As a young man, I used to go camping around Scotland with my friend, Bill. We used to travel around the perimeter of Scotland in a clockwise direction, beginning in Glasgow, and then northwards to the top left hand corner of Scotland at Cape Wrath. After that we headed eastwards for John O’Groats and then returned home southwards along the east coast to Edinburgh and England.
I used to take slides with my trusty Voigtländer camera and was then able to bore people silly on wet Tuesday evenings. I recently found all my slides, packed away in a very large box in the attic, but unfortunately, there were a good few which I could not identify. When I got round to doing it, one or two of the slides also suffered during the conversion process into digital images, usually acquiring either an overall blue or purple cast, or, on other occasions, with the image being much darker than it had originally been. Even so. many of these fifty year old slides had a certain value of their own.
These particular ones show the north east of Scotland. This is an area which tends to lack particularly high mountains. Instead, the entire, rather flattish landscape rests on seacliffs of sandstone, but a sandstone which is so compressed that in days of yore it was used for paving slabs. This slide shows what occasionally happens when a bit of the cliff breaks off and forms a column of rock called a “stack”……
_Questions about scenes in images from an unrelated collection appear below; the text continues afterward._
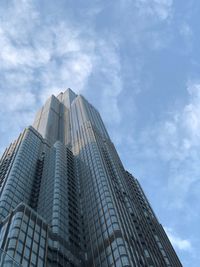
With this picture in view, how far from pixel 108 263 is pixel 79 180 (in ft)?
141

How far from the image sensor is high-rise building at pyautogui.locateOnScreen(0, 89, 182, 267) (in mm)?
56250

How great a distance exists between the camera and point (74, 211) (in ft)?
266

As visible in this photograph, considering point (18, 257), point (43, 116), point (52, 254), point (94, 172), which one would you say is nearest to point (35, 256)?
point (18, 257)

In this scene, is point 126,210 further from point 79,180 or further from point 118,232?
point 79,180

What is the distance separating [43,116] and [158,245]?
11891 centimetres

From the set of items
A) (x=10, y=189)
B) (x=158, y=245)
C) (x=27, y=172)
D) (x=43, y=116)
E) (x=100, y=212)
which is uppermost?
(x=43, y=116)

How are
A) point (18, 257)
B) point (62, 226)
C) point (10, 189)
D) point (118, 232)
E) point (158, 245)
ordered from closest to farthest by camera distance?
point (18, 257), point (118, 232), point (62, 226), point (158, 245), point (10, 189)

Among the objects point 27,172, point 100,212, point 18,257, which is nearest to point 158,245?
point 100,212

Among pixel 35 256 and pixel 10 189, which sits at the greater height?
pixel 10 189

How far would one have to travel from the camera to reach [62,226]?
70.6 m

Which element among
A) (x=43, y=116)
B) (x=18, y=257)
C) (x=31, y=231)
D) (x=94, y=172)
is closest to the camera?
(x=18, y=257)

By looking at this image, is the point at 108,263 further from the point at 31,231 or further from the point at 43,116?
the point at 43,116

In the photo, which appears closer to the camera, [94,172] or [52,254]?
[52,254]

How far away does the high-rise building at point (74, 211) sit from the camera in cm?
5625
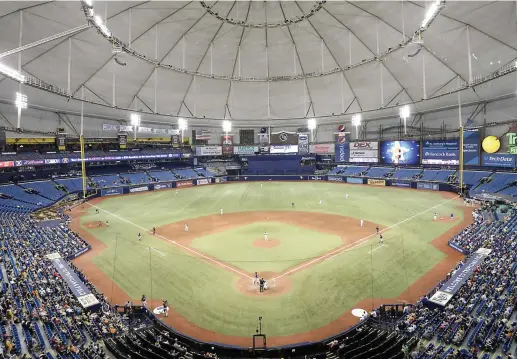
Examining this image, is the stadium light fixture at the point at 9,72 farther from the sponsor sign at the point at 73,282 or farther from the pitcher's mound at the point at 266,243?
the pitcher's mound at the point at 266,243

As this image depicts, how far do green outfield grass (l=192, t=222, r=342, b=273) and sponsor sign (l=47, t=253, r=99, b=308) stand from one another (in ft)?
34.1

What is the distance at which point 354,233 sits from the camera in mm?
34094

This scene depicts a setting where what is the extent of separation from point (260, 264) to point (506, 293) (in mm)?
15659

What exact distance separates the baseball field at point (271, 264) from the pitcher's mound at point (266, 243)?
0.10 meters

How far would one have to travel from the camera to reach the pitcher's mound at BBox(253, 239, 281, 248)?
3060 centimetres

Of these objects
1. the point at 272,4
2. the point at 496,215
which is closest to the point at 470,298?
the point at 496,215

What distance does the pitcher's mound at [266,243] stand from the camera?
30600 mm

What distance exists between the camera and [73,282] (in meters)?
21.3

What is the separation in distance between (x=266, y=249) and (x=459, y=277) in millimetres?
14939

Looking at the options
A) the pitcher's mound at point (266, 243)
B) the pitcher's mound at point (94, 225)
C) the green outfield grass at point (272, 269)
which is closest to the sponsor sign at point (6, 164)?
the pitcher's mound at point (94, 225)

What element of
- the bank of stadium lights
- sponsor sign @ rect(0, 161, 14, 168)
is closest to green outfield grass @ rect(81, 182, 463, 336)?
the bank of stadium lights

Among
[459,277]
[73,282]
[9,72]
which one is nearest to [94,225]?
[9,72]

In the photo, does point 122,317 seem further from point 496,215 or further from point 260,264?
point 496,215

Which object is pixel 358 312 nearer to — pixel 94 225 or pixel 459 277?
pixel 459 277
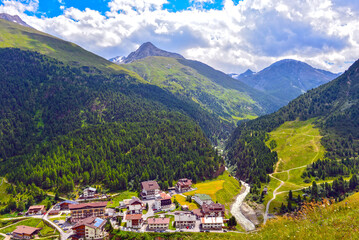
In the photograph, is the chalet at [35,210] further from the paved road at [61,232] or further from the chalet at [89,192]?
the chalet at [89,192]

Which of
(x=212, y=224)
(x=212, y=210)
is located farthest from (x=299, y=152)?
(x=212, y=224)

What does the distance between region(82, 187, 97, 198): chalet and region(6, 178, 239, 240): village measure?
555 millimetres

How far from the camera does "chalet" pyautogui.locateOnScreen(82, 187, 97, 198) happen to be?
12544cm

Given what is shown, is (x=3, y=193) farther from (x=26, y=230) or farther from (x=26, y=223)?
(x=26, y=230)

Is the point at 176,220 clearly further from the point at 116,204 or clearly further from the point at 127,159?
the point at 127,159

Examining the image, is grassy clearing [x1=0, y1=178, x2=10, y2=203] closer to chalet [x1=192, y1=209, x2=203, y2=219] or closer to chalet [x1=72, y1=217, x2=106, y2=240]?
chalet [x1=72, y1=217, x2=106, y2=240]

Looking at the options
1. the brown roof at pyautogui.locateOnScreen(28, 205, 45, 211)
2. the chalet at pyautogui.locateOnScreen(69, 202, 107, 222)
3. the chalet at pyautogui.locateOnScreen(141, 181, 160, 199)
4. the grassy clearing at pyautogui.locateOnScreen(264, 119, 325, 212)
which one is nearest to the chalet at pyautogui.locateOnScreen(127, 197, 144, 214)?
the chalet at pyautogui.locateOnScreen(69, 202, 107, 222)

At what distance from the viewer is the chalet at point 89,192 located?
125444 millimetres

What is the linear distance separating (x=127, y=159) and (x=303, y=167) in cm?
13189

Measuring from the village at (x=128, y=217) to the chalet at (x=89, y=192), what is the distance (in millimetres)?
555

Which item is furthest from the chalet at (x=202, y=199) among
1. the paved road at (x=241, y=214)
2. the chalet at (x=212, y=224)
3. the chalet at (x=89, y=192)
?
the chalet at (x=89, y=192)

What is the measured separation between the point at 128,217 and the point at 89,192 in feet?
152

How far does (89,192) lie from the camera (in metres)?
127

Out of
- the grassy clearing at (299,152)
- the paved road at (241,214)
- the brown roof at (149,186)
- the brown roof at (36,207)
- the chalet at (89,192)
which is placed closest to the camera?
the paved road at (241,214)
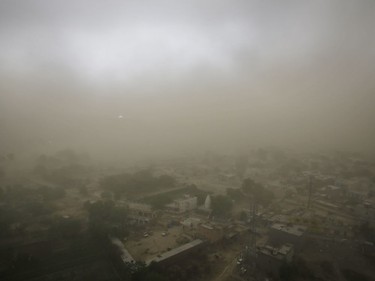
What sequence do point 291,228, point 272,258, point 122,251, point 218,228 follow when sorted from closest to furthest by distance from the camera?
point 272,258
point 122,251
point 218,228
point 291,228

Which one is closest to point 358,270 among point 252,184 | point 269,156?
point 252,184

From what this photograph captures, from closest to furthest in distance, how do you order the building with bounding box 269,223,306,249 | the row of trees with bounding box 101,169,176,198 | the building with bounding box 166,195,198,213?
the building with bounding box 269,223,306,249 < the building with bounding box 166,195,198,213 < the row of trees with bounding box 101,169,176,198

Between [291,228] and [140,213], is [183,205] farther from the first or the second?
[291,228]

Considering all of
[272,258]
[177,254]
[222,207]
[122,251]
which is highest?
[222,207]

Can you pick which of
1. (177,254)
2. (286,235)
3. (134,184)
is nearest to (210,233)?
(177,254)

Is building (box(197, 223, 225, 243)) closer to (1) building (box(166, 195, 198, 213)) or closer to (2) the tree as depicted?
(2) the tree

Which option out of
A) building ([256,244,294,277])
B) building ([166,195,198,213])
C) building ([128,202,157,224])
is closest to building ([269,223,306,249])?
building ([256,244,294,277])

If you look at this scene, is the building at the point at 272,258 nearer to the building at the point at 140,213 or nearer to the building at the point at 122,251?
the building at the point at 122,251

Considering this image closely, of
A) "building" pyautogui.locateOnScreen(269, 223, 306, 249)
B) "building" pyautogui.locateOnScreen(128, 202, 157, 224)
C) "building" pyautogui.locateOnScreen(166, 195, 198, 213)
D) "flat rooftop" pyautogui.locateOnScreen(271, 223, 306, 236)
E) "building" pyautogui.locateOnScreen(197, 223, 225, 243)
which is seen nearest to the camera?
A: "building" pyautogui.locateOnScreen(269, 223, 306, 249)
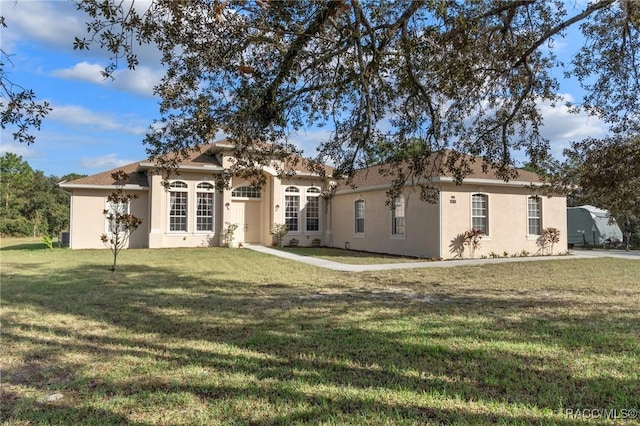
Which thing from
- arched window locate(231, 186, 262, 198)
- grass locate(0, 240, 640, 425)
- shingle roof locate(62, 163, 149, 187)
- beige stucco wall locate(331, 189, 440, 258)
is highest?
shingle roof locate(62, 163, 149, 187)

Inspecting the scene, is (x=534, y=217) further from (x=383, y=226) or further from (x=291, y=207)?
(x=291, y=207)

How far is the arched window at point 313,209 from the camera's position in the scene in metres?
22.8

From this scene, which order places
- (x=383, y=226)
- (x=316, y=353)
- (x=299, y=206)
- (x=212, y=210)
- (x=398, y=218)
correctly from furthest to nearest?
(x=299, y=206) < (x=212, y=210) < (x=383, y=226) < (x=398, y=218) < (x=316, y=353)

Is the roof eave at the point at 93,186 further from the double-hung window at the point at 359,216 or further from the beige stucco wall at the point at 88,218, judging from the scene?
the double-hung window at the point at 359,216

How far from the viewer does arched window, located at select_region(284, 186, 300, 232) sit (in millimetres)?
22188

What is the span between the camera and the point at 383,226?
18734 mm

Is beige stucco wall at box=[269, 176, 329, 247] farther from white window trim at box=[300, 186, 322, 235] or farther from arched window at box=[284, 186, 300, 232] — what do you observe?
arched window at box=[284, 186, 300, 232]

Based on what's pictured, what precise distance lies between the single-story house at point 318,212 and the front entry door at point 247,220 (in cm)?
5

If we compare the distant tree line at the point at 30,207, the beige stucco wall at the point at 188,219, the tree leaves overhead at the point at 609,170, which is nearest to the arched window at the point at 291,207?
the beige stucco wall at the point at 188,219

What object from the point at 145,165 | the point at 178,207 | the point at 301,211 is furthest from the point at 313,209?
the point at 145,165

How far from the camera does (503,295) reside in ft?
28.8

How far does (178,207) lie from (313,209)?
697 centimetres

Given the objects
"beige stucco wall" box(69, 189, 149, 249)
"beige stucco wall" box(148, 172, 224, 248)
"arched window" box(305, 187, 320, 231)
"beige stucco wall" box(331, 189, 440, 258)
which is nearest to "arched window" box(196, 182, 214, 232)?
"beige stucco wall" box(148, 172, 224, 248)

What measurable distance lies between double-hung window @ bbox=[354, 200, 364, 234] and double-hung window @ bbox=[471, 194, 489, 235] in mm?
5373
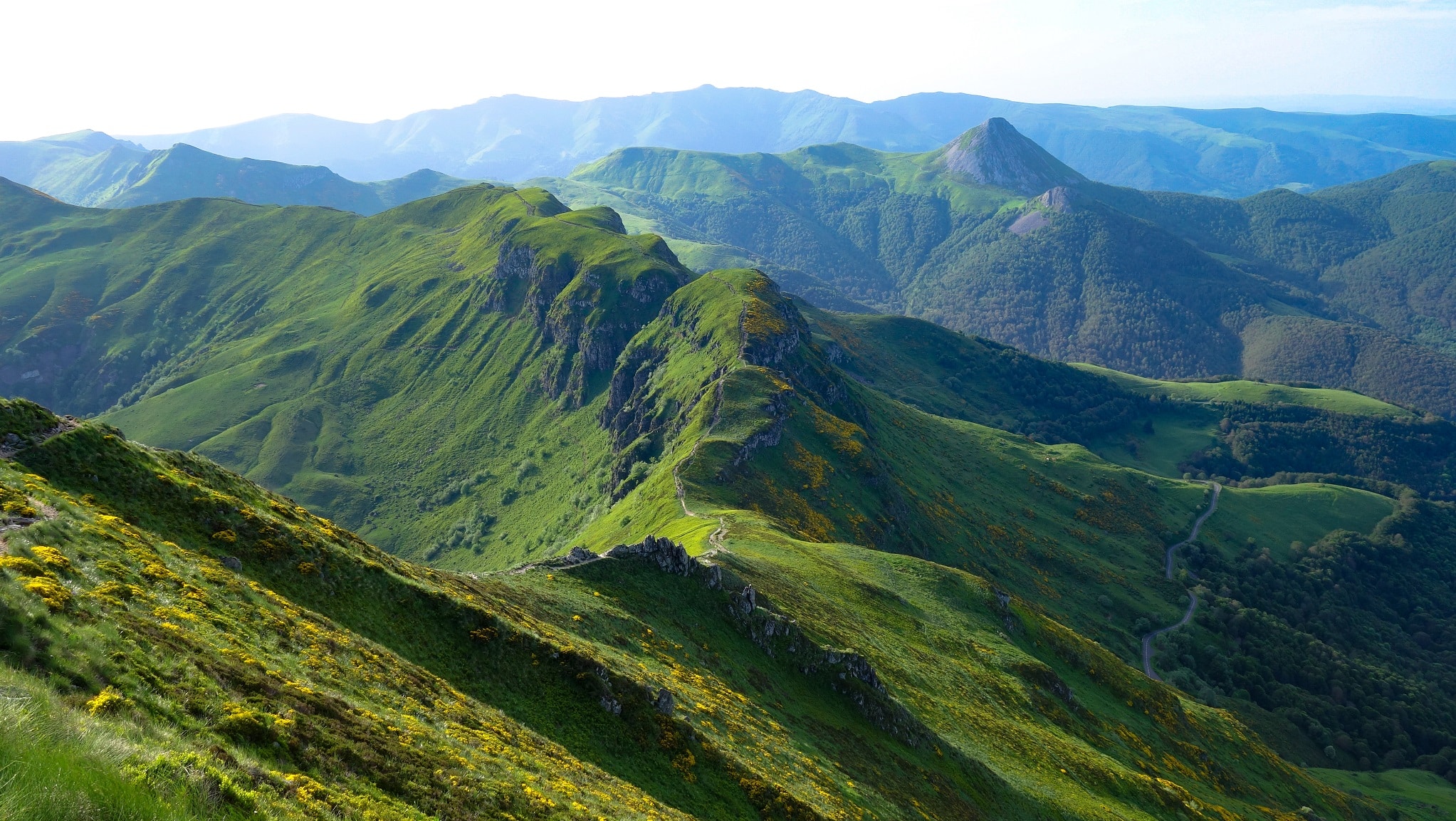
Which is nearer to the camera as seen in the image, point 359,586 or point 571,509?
point 359,586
This shows you the sharply layered sandstone at the top of the cliff. The paving slabs come almost ready packed! At some places near Scrabster, the slabs are just two wide and there is a 300-400 foot drop either side. An excellent place to test your courage, or alternatively, to cure your constipation……..
Just south of John O’Groats are Duncansby Stacks which are extremely spectacular. This picture, though, shows the dangers of slides, which frequently tend to produce a second rate image of an outstanding natural scene, much more often than modern cameras do…..
Overall, mountains in this region are few and far between. They stand on the familiar landscape of thousands and thousands of tiny pools called “lochans”, where the famous Scottish “midges” breed in their billions. And they bite. Again and again and again……
On one occasion, I counted more than fifty bites on each hand, although this was on the west coast, near RSPB Handa. Anyway, here is a typical scene in the very far north…..
These mountains, with the exception perhaps of the two named after the famous racehorses, Foinaven and Arkle, are not particularly famous, and it is the overall look of the countryside which is striking rather than how spectacular the mountains are.
Here’s the reason that Foinaven became famous, in the 1967 Grand National, held at Aintree in Liverpool…….
Here’s another sea stack, around 300-400 feet high, which looks as if it is still joined to the main cliff………
This stretch of cliff is not particularly striking unless you recognise, perhaps, how similar it is to “Hell’s Mouth” in Cornwall……
This steep sided passageway into the cliff is near Duncansby Head stacks. I’m pretty sure that it is called a “geo” . This one is just over 400 feet deep with a width considerably less than that……
This is taken in the same immediate area and helps provide nesting places for thousands and thousands of nesting seabirds when the season is right…………….
And here is a much better shot of the Duncansby Stacks……..
We went down to the bottom of the cliffs and then went a walk along the rocky shore. When we noticed that the tide was coming in, it was only then that I remembered that the tides here, between mainland Scotland and the Orkney Islands, are among the fastest in the world, along with Newfoundland in Canada. I won’t ever forget that rather frightened scramble we carried out, from rock to rock, and finally to the path back up the cliff to safety.